EXTRACTED MATERIAL section start

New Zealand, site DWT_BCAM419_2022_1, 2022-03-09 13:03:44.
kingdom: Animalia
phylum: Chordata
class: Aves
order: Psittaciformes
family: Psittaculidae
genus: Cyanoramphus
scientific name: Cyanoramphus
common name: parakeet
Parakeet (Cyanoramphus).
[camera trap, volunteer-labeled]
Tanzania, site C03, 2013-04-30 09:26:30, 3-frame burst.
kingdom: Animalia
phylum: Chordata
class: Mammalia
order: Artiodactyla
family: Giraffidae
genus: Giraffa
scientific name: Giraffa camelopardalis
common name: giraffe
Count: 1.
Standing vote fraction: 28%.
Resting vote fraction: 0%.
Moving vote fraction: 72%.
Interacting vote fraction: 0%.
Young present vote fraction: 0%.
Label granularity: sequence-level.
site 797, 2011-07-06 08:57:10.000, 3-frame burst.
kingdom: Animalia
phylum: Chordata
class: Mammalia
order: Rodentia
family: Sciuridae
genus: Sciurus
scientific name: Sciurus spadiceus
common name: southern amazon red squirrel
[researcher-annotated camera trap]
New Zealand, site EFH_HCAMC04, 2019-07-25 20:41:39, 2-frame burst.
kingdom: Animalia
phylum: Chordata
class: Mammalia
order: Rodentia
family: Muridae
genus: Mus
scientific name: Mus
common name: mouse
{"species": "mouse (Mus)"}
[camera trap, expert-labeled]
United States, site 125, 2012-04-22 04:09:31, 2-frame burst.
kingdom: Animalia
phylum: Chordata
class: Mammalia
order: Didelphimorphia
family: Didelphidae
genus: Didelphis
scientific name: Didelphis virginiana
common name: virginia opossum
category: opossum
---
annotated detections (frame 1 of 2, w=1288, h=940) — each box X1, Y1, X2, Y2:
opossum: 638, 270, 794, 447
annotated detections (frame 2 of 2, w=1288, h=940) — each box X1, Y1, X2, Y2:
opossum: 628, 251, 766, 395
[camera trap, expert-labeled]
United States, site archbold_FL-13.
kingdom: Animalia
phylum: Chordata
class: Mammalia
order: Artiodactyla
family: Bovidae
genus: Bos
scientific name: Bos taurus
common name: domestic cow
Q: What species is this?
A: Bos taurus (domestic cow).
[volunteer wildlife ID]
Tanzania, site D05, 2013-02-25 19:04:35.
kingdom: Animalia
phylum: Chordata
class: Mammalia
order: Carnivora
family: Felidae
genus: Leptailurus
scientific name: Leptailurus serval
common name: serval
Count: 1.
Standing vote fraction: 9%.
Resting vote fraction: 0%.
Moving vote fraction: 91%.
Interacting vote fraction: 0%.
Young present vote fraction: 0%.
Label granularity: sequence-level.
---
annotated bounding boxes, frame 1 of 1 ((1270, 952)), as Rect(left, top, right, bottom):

EXTRACTED MATERIAL section end

◆ **REQUIREMENT**
Which lines in the material contain the word "Zealand"? Pull each of them out.

◆ **FINAL ANSWER**
New Zealand, site DWT_BCAM419_2022_1, 2022-03-09 13:03:44.
New Zealand, site EFH_HCAMC04, 2019-07-25 20:41:39, 2-frame burst.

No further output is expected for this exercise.